Now, when you run `rxp_make()`, `preprocessed_data` will build as normal.
However, `expensive_model` will resolve to a no-op build, and because `final_report`
depends on it, it will also become a no-op. This allows you to rapidly iterate
on and validate the `preprocessed_data` logic in isolation, without waiting for
the simulation to run. Once you are satisfied with the preprocessing, simply
remove `noop_build = TRUE` to re-enable the full pipeline and run the expensive
model training with your finalized data.

## Historical Debugging: Going Back in Time

When iterating quickly, it might be useful to compare results to the ones
obtained from previous runs. It is possible to check results from previous
runs using the logs.

First, use `rxp_list_logs()` to see the build history:

```{r, eval=FALSE}
rxp_list_logs()
```

```
                                                        filename   modification_time size_kb
1 build_log_20250815_113000_a1b2c3d4e5f6g7h8i9j0k1l2m3n4o5p6.rds 2025-08-15 11:30:00    0.51
2 build_log_20250814_170000_z9y8x7w6v5u4t3s2r1q0p9o8n7m6l5k4.rds 2025-08-14 17:00:00    0.50
```

You can see a successful build from yesterday (`20250814`).
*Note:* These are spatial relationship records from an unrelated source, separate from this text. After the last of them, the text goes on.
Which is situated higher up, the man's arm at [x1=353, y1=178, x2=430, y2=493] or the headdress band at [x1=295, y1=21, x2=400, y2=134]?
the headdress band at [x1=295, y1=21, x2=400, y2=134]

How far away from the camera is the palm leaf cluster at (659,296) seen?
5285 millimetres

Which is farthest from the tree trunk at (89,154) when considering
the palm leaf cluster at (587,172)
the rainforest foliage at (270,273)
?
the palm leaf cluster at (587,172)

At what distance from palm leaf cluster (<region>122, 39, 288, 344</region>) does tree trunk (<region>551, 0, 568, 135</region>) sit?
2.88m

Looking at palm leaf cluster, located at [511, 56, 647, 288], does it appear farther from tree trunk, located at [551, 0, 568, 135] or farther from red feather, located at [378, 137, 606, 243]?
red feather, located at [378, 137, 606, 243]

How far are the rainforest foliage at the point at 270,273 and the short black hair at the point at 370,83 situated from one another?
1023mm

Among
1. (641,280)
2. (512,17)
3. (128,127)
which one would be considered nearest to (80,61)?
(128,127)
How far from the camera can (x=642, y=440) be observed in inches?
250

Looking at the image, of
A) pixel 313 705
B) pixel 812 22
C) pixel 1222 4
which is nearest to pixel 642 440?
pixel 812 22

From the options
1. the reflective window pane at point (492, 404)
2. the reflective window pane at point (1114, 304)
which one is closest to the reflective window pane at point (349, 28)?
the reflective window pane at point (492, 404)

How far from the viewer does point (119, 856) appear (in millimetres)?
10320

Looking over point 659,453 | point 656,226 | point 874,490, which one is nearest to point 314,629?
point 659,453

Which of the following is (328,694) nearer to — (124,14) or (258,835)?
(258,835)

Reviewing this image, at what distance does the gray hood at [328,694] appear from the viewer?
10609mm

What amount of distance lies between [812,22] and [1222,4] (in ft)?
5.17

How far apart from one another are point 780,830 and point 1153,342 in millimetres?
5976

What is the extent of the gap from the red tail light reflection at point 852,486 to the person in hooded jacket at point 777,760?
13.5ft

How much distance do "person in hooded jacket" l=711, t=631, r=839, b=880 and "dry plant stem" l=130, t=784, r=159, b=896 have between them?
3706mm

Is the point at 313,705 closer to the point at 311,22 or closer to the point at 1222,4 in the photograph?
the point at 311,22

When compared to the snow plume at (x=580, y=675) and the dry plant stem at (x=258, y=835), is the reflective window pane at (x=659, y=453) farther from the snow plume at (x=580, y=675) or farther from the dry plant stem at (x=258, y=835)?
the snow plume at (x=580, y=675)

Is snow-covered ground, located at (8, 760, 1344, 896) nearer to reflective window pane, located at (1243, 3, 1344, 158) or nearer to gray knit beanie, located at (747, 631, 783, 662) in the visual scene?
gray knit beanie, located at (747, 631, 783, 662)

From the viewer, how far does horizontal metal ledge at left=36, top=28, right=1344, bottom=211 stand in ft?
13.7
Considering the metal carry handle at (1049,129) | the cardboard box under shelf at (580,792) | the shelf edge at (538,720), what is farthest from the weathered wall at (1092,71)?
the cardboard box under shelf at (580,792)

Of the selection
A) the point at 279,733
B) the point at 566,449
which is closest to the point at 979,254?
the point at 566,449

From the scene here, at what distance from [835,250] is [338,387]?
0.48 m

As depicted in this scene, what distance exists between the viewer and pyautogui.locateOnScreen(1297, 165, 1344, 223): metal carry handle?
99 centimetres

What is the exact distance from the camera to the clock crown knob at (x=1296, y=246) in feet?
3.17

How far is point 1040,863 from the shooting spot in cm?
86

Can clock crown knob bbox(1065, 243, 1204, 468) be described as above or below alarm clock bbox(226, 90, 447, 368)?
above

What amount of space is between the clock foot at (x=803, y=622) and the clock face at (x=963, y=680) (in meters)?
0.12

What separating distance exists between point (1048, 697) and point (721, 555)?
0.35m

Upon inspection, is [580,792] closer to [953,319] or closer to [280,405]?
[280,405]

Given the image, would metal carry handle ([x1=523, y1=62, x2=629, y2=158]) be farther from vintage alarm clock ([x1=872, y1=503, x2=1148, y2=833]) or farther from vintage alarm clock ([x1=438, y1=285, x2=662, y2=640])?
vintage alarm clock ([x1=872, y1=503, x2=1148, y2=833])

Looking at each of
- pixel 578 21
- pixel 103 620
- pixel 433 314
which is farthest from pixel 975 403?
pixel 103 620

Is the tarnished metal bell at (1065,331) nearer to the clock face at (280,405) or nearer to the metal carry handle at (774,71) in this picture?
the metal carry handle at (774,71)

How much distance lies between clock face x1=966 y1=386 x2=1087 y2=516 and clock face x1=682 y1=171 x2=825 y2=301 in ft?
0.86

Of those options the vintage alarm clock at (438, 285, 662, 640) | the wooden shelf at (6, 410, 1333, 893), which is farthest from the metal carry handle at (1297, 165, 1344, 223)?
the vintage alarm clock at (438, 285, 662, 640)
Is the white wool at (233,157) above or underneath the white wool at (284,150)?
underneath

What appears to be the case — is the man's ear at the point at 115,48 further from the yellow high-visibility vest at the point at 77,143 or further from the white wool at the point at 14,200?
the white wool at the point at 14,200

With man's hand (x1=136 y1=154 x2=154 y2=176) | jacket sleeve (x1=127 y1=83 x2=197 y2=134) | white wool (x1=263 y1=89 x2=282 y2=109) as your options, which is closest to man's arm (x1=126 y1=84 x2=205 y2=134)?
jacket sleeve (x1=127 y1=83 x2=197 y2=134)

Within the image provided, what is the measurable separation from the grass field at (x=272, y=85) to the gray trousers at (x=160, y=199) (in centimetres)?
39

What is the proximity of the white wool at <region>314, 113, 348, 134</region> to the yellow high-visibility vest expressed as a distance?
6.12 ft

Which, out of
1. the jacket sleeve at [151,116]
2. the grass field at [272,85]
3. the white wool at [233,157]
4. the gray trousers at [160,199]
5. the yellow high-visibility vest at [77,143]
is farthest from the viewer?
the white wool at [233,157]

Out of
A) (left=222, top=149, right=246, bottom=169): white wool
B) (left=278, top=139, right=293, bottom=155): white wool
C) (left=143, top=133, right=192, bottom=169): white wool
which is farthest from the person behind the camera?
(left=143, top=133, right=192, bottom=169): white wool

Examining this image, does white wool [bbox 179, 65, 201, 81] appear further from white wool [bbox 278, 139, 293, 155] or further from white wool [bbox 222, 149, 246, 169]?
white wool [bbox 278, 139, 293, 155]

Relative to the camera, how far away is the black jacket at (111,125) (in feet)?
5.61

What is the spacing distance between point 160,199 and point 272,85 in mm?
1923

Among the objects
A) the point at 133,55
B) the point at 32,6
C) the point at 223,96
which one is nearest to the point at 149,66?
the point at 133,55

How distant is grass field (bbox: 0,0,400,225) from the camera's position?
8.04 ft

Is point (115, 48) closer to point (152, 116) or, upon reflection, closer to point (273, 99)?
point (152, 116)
To find out the
differences with today's results, you can inspect that specific log by providing
a unique part of its filename to `which_log`:

```{r, eval=FALSE}
# Inspect yesterday's successful build log
rxp_inspect(which_log = "20250814")
```

This allows you to compare yesterday's build summary with today's one.
Furthermore, you can use `rxp_read()` with `which_log` to load the *actual
artifact* from the previous run, which is invaluable for comparing data or model
outputs across different versions of your pipeline.

```{r, eval=FALSE}
# Load the output of `mtcars_head` from yesterday's build
old_head <- rxp_read("mtcars_head", which_log = "20250814")
```

## Conclusion

Debugging in `{rixpress}` is a systematic process supported by a powerful set of
tools. By following this workflow, you can efficiently resolve issues in your
pipelines:

- For runtime errors, start with `rxp_inspect()` to find the failed derivation and its error message.
- For logical or structural errors, use `rxp_trace()` to understand the dependencies.
- To speed up iteration, use `noop_build = TRUE` to isolate the part of the pipeline you are working on.
- For regressions, use `rxp_list_logs()` and the `which_log` argument to travel back in time and compare results.